Architecting an Investor

Aug 2013

(Follow up Essay to Venture MicroFinance)


“She was struck by the simple truth that sometimes the most ordinary things could be made extraordinary, simply by doing them with the right people.”

– Nicholas Sparks, The Lucky One


“Those who are enjoying something, or suffering something, together, are companions. Those who enjoy or suffer one another, are not.”

– C.S. Lewis, That Hideous Strength


In designing how you would be an investor you also can’t help but architect how you imagine an ideal investor works and how you could be like that. So you would probably start by designing the schema for this hypothetical ideal investor. Then that schematic would be something to aspire to.

Little things I don’t like that I’ve noticed investors do is be uncontactable. It’s really frustrating to send someone an email and never get a response. It’s understandable because they’re likely busy but that one improvement would make dealing with one so much easier.
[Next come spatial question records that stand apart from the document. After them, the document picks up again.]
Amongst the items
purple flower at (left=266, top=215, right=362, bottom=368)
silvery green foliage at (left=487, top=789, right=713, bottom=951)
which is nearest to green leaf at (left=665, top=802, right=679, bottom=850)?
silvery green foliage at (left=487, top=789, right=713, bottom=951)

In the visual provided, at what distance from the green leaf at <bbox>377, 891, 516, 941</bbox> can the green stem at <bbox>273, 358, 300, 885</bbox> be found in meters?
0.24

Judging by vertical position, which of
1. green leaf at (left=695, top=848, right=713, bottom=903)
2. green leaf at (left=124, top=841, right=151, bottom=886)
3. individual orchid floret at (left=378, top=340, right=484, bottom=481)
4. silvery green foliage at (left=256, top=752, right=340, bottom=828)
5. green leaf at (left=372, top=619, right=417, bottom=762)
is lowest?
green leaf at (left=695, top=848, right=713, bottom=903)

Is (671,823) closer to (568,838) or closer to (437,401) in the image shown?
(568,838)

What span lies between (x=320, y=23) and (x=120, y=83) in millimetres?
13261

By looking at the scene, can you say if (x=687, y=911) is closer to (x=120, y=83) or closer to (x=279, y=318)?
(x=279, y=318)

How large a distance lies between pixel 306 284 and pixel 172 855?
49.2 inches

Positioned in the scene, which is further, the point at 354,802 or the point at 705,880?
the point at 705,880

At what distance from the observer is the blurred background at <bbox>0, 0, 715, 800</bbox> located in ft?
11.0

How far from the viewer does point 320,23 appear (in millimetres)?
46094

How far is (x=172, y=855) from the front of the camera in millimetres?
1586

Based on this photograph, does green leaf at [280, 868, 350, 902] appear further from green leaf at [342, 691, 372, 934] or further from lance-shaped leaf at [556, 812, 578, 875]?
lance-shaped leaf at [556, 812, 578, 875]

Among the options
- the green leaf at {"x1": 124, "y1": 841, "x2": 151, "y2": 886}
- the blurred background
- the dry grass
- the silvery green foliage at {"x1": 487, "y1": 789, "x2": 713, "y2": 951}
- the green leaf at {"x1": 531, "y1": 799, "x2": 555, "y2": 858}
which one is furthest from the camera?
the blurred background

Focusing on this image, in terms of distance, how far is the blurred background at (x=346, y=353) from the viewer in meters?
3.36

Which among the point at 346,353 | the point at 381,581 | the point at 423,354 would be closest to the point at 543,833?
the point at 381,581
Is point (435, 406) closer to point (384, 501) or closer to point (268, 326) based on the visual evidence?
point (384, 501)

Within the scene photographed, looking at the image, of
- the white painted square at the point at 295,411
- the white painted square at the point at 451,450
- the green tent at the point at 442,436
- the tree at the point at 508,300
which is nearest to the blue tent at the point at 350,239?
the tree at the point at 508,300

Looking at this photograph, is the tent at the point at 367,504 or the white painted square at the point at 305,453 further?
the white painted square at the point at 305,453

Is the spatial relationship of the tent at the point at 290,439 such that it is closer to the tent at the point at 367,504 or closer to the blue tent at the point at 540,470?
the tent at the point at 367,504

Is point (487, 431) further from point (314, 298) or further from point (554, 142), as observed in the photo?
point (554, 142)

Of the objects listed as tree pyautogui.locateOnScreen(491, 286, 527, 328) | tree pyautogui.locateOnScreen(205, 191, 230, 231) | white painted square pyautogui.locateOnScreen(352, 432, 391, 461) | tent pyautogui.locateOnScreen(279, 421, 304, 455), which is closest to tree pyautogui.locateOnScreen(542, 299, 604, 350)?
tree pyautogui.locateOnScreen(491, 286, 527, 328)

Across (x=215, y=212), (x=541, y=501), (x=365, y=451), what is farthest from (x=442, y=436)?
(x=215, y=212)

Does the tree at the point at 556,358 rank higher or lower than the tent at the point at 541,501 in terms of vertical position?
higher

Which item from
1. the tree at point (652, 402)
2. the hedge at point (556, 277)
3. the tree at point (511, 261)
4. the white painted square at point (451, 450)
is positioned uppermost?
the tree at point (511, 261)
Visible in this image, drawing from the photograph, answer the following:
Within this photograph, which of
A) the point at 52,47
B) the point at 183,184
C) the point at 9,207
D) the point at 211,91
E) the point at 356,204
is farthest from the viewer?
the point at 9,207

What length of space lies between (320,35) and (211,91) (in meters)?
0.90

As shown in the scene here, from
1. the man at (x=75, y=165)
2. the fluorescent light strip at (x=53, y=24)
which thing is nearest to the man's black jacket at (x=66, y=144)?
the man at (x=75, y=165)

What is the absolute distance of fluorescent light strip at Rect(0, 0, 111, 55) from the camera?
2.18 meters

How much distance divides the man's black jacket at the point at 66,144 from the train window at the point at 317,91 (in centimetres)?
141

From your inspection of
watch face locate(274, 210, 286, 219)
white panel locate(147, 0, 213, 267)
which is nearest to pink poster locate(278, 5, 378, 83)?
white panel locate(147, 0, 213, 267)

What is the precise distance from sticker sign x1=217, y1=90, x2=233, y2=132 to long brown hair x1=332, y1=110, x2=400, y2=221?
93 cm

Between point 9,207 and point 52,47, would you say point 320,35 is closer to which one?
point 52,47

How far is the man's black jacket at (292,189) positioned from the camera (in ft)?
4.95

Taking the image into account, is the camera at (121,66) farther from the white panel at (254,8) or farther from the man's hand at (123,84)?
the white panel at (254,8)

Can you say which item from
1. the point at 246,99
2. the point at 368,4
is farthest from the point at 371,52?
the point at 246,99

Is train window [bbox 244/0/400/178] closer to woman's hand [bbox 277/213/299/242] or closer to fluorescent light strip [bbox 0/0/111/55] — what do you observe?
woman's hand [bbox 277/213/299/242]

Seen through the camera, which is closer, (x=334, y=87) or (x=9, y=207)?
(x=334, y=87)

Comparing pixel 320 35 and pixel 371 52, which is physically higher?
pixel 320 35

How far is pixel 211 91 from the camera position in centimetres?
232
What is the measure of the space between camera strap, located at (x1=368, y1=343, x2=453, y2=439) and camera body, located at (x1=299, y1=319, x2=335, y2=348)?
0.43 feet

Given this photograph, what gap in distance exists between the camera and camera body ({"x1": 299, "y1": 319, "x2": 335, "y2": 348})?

So an investor who returned emails quickly is like a web app with an intuitive user interface. It makes them pleasant to deal with.

Moving to what they actually do is provide money, give useful advice and know lots of people who would be able to help a company. I think one thing that would be useful to add is patience.

Usually companies don’t just happen, they take a long time for the value to materialise. The best ones can take decades and an investor hoping for a quick exit is probably doing a disservice to the company they are a part of.

An investor who is patient is probably also a nice person. Patience is one of those characteristics that is a prerequisite of niceness. I don’t think I’ve ever met a nice person who wasn’t also very patient. Because patience is the umbrella under which a person is also forgiving.

It’s why I think frequently the relationships between the best investors and the best entrepreneurs is a lifelong one. Because they forgive the entrepreneurs mistakes and back them regardless, even over long time horizons. And the entrepreneur learns from mistakes and gets better as a result. It is also a form of hedging. If you meet someone really interesting and decide to back all of their future projects. Eventually that person will probably succeed, returning whatever was lost on the failed ones. In a field fraught with so much risk, it is a way of creating a safety net.

So much of the industry is dominated by opportunists who will try to take advantage of entrepreneurs, that a nice person who is also capable is probably miles ahead without even realising it.


Probably the most useful thing at the early stage is advice and motivation. Someone to be a sounding board for decisions who is decentralised from the day to day operations. Like a birds eye view to give brutally honest advice.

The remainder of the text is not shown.